Help: Aminoacid profile



I need help being able to tell what’s a good aminoacid profile in my mix. How can I know this? Since labels don’t really talk about it.

Thank you!


I know of no comprehensive databases of either protein digestibility (PD) or amino acid composition. (Perhaps @mentalnomad does). However, the following is the method that is used to determine the protein digestibility corrected amino acid scoring (AAS) pattern (PDCAAS).

The recommended PDCAAS pattern is (in mg/g protein) isoleucine (I) 25, leucine (L) 55, lysine (K) 51, methionine (M) + cysteine © (sulfur amino acids) 25, phenylalanine (F) + tyrosine (Y) 47, threonine (T) 27, tryptophan (W) 7, valine (V) 32, and histidine (H) 18.

To calculate the PDCAAS, multiply the amount of each amino acid of a food by the PD of that food. (Ileal digestibility is preferable to fecal digestibility though you may be hard-pressed to find either. I know of no comprehensive database of PD factors).

Divide the results by the AAS above.

Example: corn flour masa

PD = .85

  1. Amino acid composition (g/100g)

I 334
L 1146
K 263
M + C (SAA) 364
F + Y 839
T 351
W 66
V 473
H 285

  1. Multiply by PD

I 284
L 974
K 224
M + C (SAA) 309
F + Y 713
T 298
W 56
V 402
H 242

  1. Divide by the recommended PDCAAS pattern

I 11.3
L 17.7
K 4.4
M + C (SAA) 12.4
F + Y 15.2
T 11.0
W 8.0
V 12.6
H 13.4

The minimum result is for K (lysine). Therefore, the amount of complete protein is 4.4g/100g for corn flour masa and is constrained by lysine.


I don’t know a good PDCAAS reference, but you may be able to do it more simply with a basic AAS score, as given by the Nutrition Data Database run by Self.

For example, on the simple AAS scale, corn masa scores a 55%, but more importantly, you can see that it’s lysine deficient:

Knowing this, you can look for a complementary protein, something that is not limited in lysine -

such as yogurt:


or peas:

In general seed-based proteins are low in Lysine… beans & dairy are not.

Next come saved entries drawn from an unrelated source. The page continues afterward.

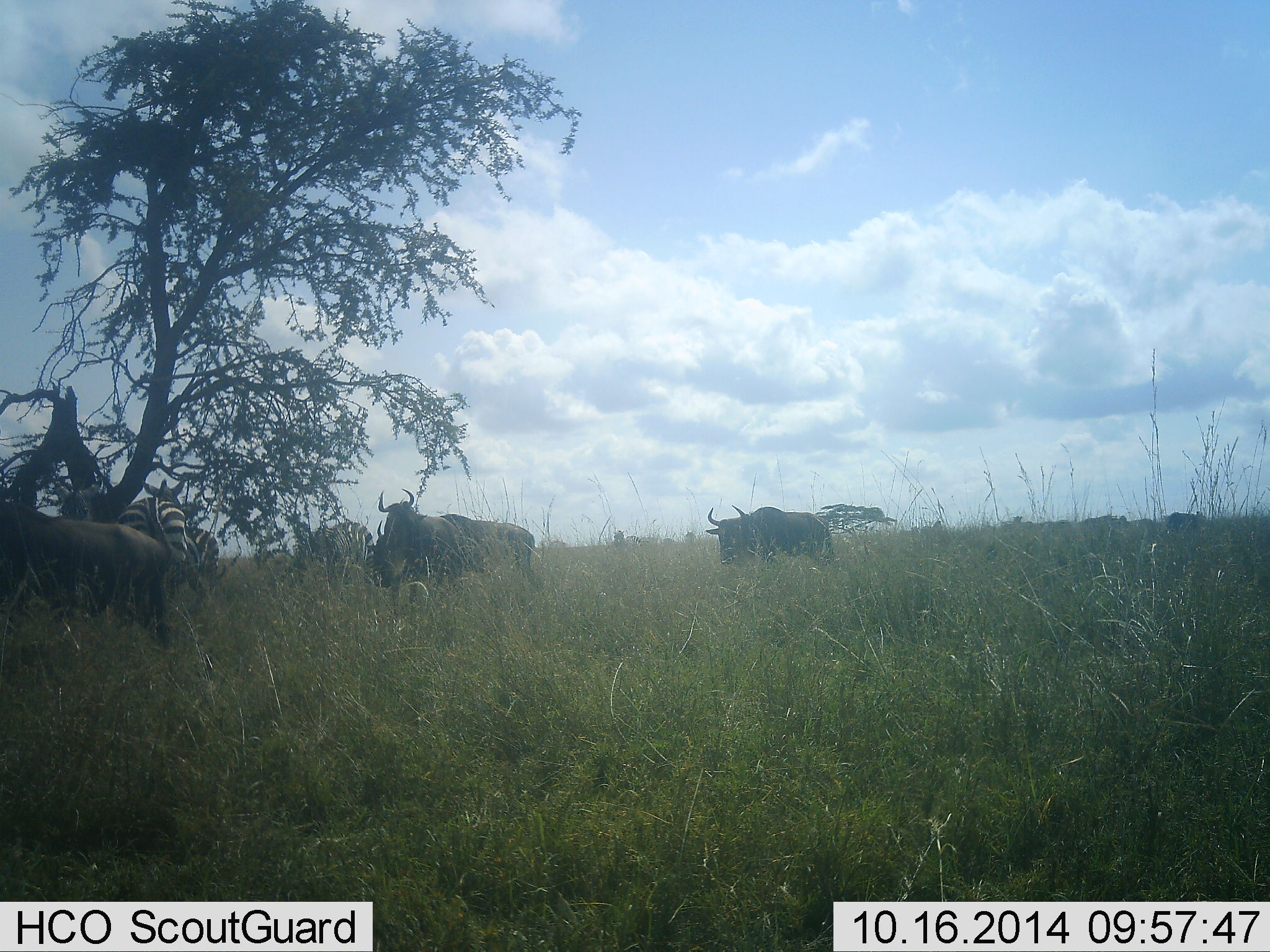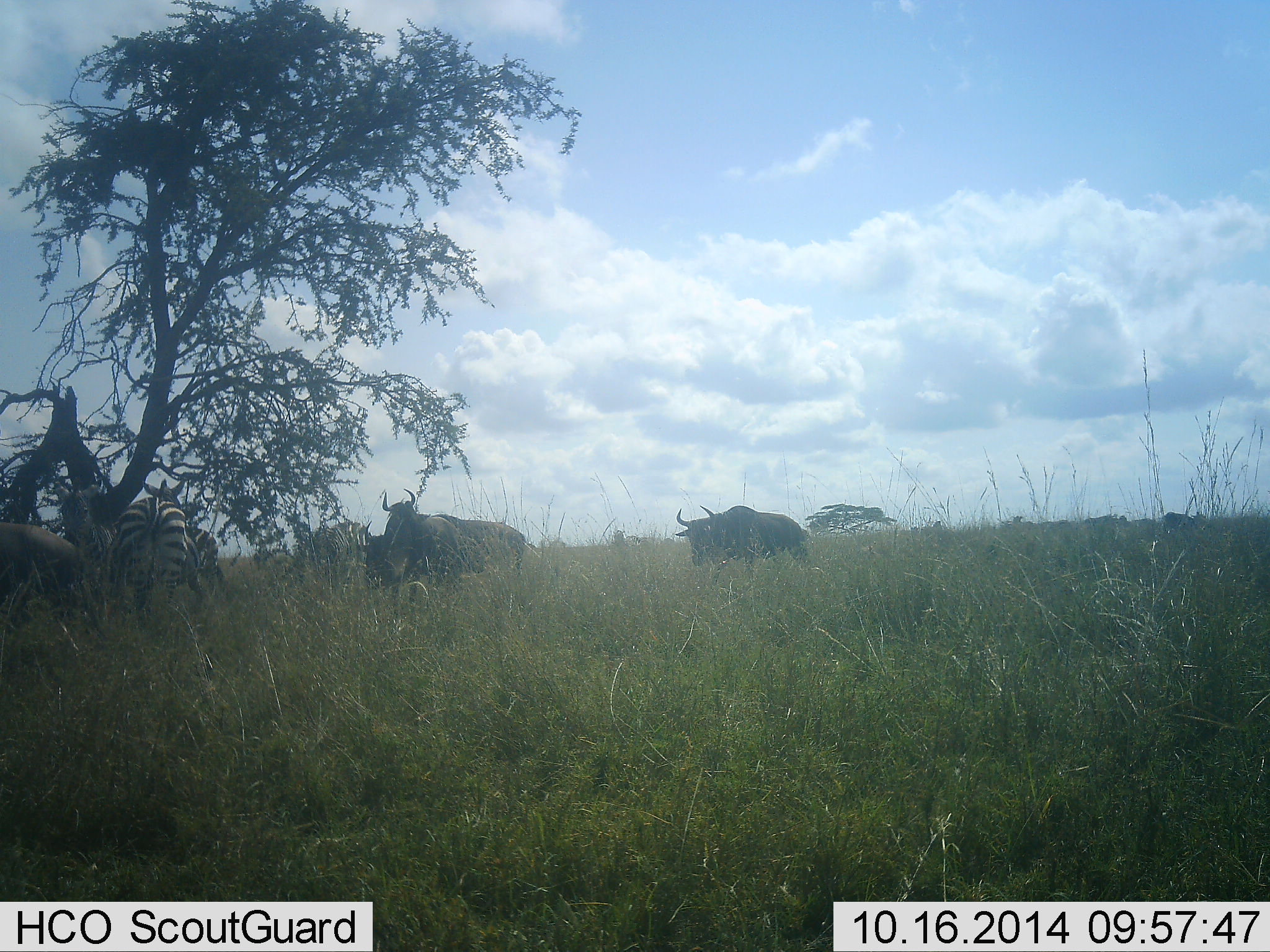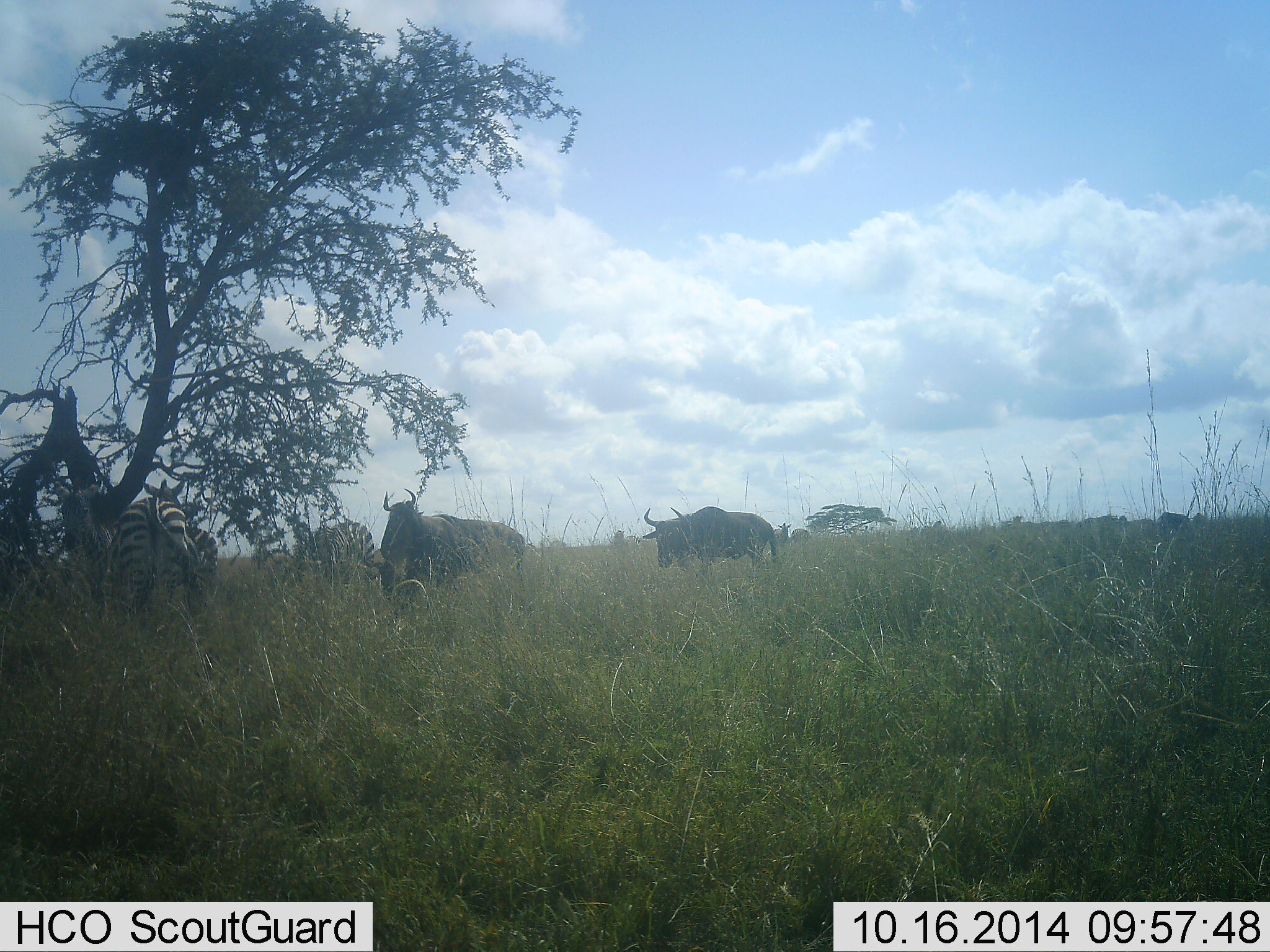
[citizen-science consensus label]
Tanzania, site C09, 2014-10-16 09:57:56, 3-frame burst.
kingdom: Animalia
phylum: Chordata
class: Mammalia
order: Artiodactyla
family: Bovidae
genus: Connochaetes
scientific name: Connochaetes taurinus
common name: blue wildebeest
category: wildebeest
Wildebeest (blue wildebeest) (Connochaetes taurinus), count 4. Behavior (volunteer vote fractions): standing 60%, resting 20%, moving 90%, interacting 0%. Young present (vote fraction): 0%. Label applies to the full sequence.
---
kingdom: Animalia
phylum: Chordata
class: Mammalia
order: Perissodactyla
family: Equidae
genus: Equus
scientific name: Equus quagga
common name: plains zebra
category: zebra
Zebra (plains zebra) (Equus quagga), count 3. Behavior (volunteer vote fractions): standing 80%, resting 0%, moving 10%, interacting 0%. Young present (vote fraction): 0%. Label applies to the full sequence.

Apparently peas are type of bean. Pigeon pea too.


Nontheless your point still applies…almost all plant proteins are low (if not deficient) in atleast one essential amino acid. After you said that i did some digging around and pigeon pea…is low in methonine+cysteine (not lysine though). And rice (rice protein) is low in lysine.

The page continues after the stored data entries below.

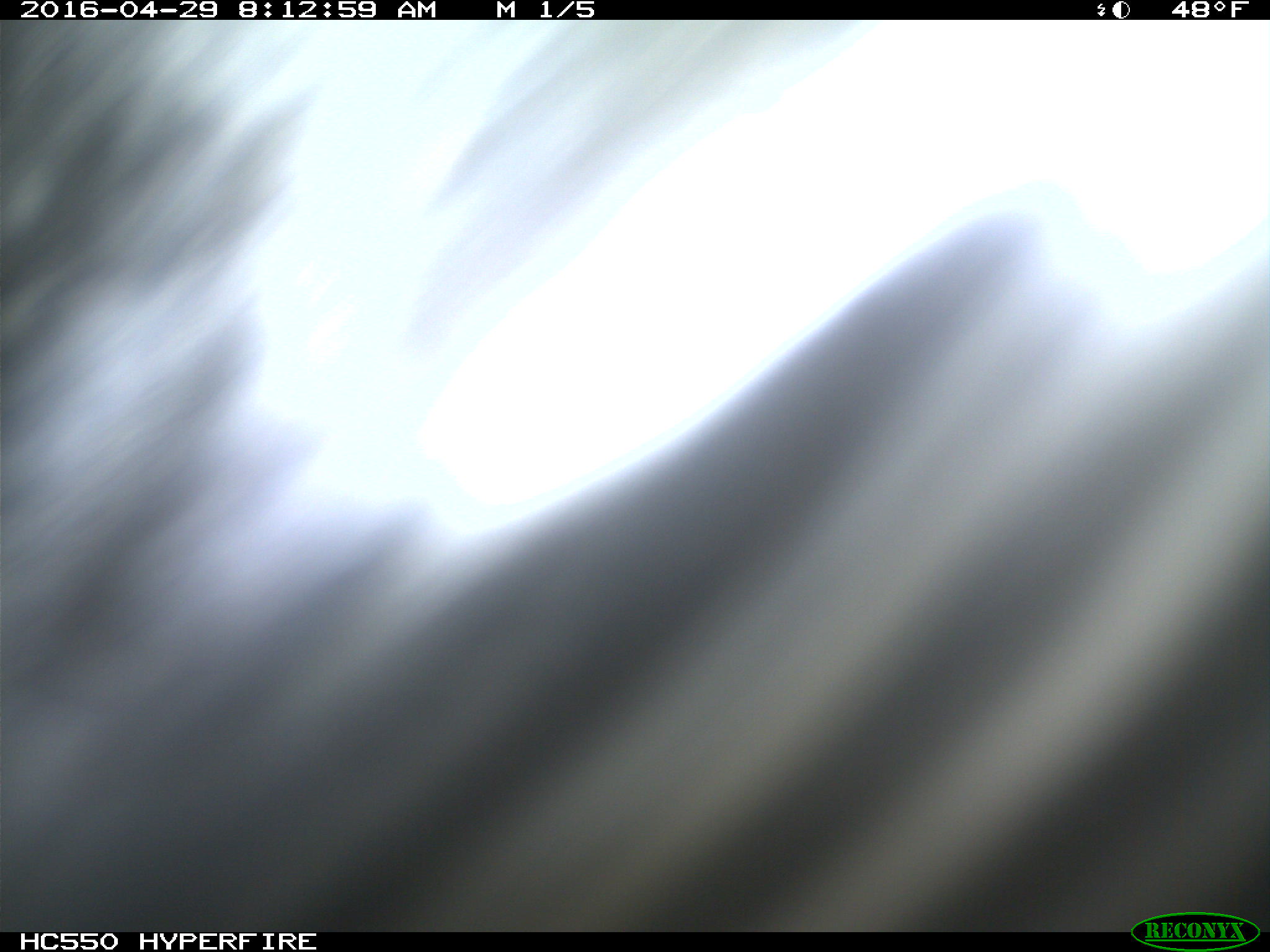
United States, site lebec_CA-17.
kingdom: Animalia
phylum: Chordata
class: Mammalia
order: Artiodactyla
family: Bovidae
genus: Bos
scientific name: Bos taurus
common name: domestic cow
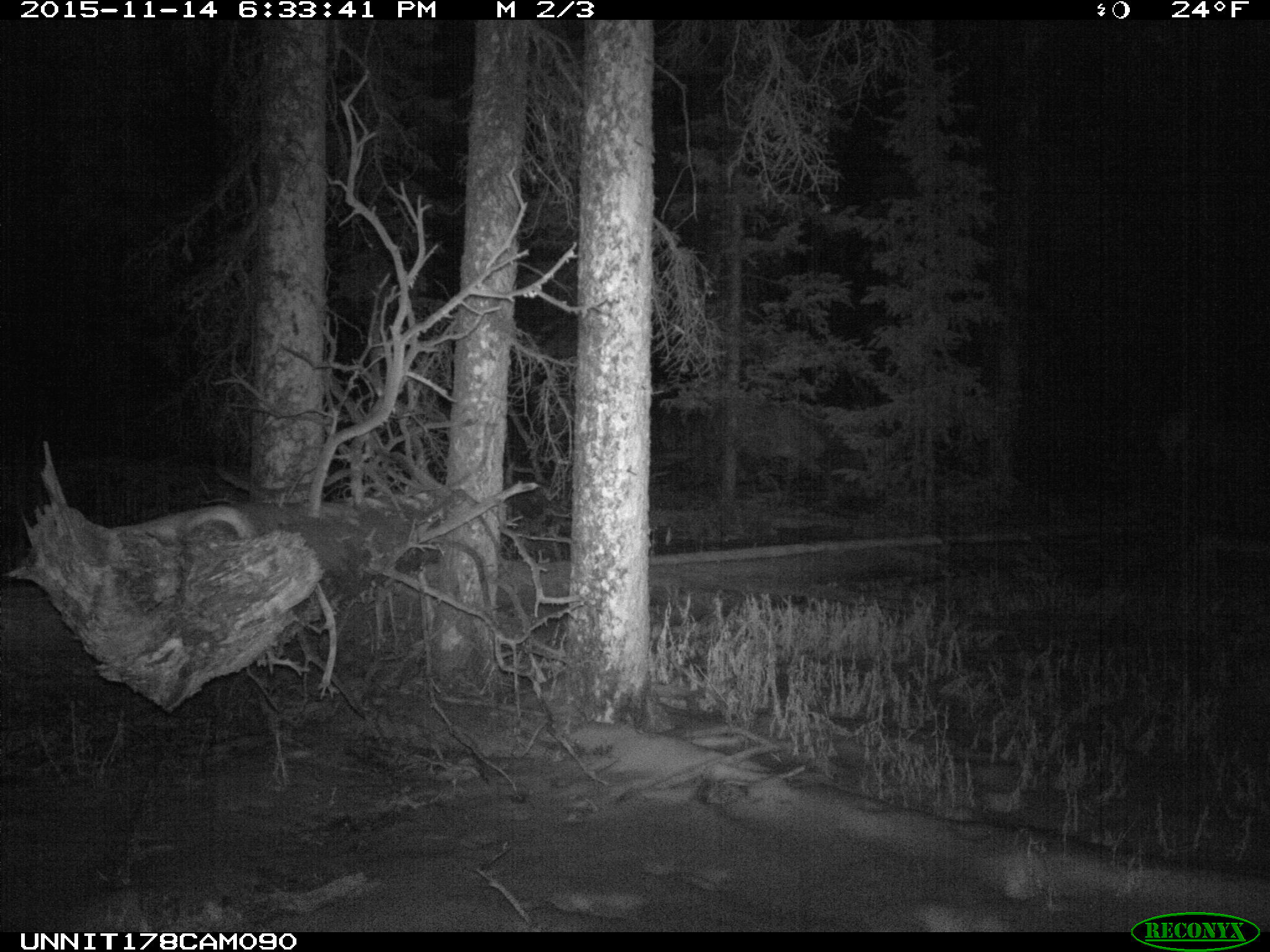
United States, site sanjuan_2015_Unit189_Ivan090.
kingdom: Animalia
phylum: Chordata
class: Mammalia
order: Artiodactyla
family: Cervidae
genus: Cervus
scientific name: Cervus elaphus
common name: red deer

Yestereday i requested rosa labs to explore white rice protein or pigeon pea protein. I would like to change the word ‘or’ in it to ‘and’. White rice ‘and’ pigein pea protein combo seems like a good bet, instead of just one of them. This will take care of low levels of methoinie+cystine and lysine in both the kinds of protein as pigeon pea protein is high in lysine and white rice protein is high in methoine+cystine.

And in theory could also take care of the higher GI of white rice protein over brown rice protein.


I think the writing on the wall for 1.6 is soy protein isolate, unless there is some reason they can include it in liquid but not powdered form. From the 2.0 release notes:

We have transitioned to soy protein isolate in Soylent 2.0. The benefits include higher PDCAAS score (improved digestibility and better amino acid profile), smoother texture, and a level of purity from inorganic compounds not possible with other plant proteins.